SportsData, a Minneapolis firm that collects and sells sports statistics, on Monday announced a new deal to handle real-time race data for NASCAR.

The company will tap into NASCAR's system of sensors and become the motor-sports governing body's official stats provider.

"We get the data directly from each of the tracks, and then we package it up in a way that's easier to consume, and sell it as official NASCAR data," said Dave Abbott, founder and chief operating officer of SportsData.

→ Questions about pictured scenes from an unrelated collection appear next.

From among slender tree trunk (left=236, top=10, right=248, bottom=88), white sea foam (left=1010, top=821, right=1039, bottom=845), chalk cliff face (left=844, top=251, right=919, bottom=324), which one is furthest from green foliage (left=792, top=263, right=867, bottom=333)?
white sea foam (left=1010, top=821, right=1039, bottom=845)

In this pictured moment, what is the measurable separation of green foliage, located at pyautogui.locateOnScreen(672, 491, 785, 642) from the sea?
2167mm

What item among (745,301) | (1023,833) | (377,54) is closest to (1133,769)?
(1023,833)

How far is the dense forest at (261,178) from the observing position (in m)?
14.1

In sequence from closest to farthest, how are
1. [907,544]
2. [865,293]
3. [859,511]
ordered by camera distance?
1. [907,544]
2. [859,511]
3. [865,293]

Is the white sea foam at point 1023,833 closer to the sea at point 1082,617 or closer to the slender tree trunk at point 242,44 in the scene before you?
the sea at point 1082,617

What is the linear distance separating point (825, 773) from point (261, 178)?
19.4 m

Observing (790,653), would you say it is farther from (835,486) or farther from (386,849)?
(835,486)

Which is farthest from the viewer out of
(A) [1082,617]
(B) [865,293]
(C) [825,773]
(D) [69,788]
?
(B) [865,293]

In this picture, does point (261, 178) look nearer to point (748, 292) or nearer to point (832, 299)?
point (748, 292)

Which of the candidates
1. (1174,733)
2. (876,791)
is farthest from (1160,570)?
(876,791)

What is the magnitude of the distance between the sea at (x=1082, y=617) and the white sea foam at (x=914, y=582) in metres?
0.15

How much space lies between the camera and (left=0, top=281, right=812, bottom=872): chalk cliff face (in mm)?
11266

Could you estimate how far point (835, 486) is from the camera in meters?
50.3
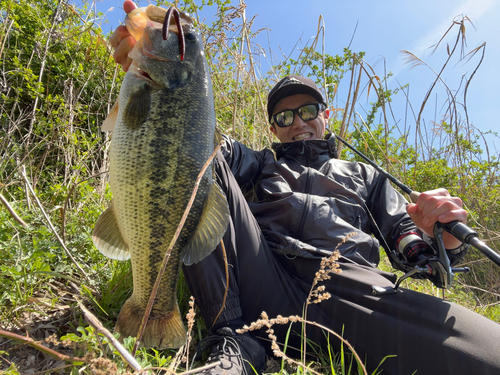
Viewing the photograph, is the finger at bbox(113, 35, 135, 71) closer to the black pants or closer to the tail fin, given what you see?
the black pants

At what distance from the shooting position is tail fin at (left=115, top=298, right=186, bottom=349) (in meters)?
1.40

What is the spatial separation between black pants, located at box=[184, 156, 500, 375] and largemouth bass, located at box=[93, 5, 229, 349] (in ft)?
1.40

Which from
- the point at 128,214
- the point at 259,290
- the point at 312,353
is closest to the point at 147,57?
the point at 128,214

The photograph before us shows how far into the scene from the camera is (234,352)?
Answer: 1658 millimetres

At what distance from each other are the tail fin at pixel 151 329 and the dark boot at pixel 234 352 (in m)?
0.26

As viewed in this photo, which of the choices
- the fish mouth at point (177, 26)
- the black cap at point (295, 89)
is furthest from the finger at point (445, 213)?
the fish mouth at point (177, 26)

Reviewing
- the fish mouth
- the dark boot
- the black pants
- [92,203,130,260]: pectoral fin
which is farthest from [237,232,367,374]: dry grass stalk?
the fish mouth

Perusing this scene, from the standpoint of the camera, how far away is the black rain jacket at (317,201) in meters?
2.14

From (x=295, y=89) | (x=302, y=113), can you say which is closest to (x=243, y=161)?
(x=302, y=113)

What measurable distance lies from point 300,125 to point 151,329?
2.19 m

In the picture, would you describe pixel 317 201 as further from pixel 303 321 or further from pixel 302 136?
pixel 303 321

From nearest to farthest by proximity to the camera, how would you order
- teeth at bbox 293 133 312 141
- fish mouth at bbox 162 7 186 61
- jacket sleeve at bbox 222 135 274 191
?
fish mouth at bbox 162 7 186 61
jacket sleeve at bbox 222 135 274 191
teeth at bbox 293 133 312 141

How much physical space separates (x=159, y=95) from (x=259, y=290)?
4.27 feet

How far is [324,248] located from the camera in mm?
2111
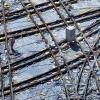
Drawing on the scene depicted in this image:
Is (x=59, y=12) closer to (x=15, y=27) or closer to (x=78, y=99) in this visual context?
(x=15, y=27)

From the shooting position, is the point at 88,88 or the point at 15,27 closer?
the point at 88,88

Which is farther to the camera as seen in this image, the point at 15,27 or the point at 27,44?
the point at 15,27

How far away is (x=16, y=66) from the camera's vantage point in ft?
44.0

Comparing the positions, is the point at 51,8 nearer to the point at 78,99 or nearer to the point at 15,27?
the point at 15,27

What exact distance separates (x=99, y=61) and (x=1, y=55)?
374 centimetres

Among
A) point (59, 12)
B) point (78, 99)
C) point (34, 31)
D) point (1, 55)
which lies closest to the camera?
point (78, 99)

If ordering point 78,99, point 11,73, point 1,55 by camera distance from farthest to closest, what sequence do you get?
1. point 1,55
2. point 11,73
3. point 78,99

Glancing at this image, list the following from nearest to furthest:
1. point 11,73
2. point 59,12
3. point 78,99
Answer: point 78,99 < point 11,73 < point 59,12

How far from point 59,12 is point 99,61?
3858mm

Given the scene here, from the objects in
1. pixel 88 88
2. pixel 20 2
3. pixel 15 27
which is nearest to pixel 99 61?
pixel 88 88

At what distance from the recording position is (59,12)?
16.3 metres

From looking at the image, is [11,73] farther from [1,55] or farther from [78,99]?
[78,99]

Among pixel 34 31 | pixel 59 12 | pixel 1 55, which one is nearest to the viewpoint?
pixel 1 55

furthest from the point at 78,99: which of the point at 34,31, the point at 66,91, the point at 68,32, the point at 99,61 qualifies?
the point at 34,31
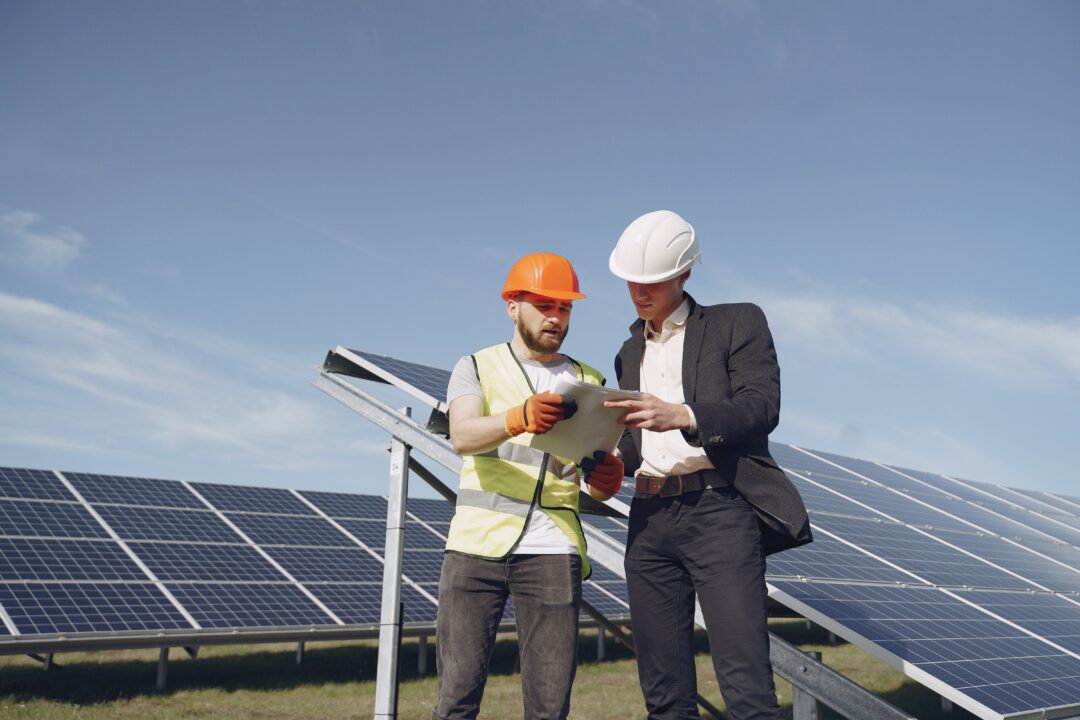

SportsData, which has 55 full-time employees and about 100 part-time workers, is in the Fifth Street Towers in downtown Minneapolis. The business got its start by hiring people to watch games on television, score them and then use software to repackage the data and sell it to fantasy sports leagues.

The company's clients also include Google, Bleacher Report, Facebook and the Pac-12 Conference. The firm was acquired in 2013 by Sportradar, a Switzerland-based supplier of real-time sports solutions.

Abbott said the company is hiring developers and data entry workers to score games. The firm relies on the fact that a broadcast sports event's stats become public domain. The firm's data entry analysts cover more than 40 sports, more than 800 leagues and more than 200,000 sports events each year.

With the NASCAR deal, however, the company will tap directly into the racing body's data and use its technology to repackage it.

"It's great exposure. I think it really validates us, and I think it's going to be a great sales opportunity," Abbott said. "NASCAR is a big-deal brand, and this is our first governing body."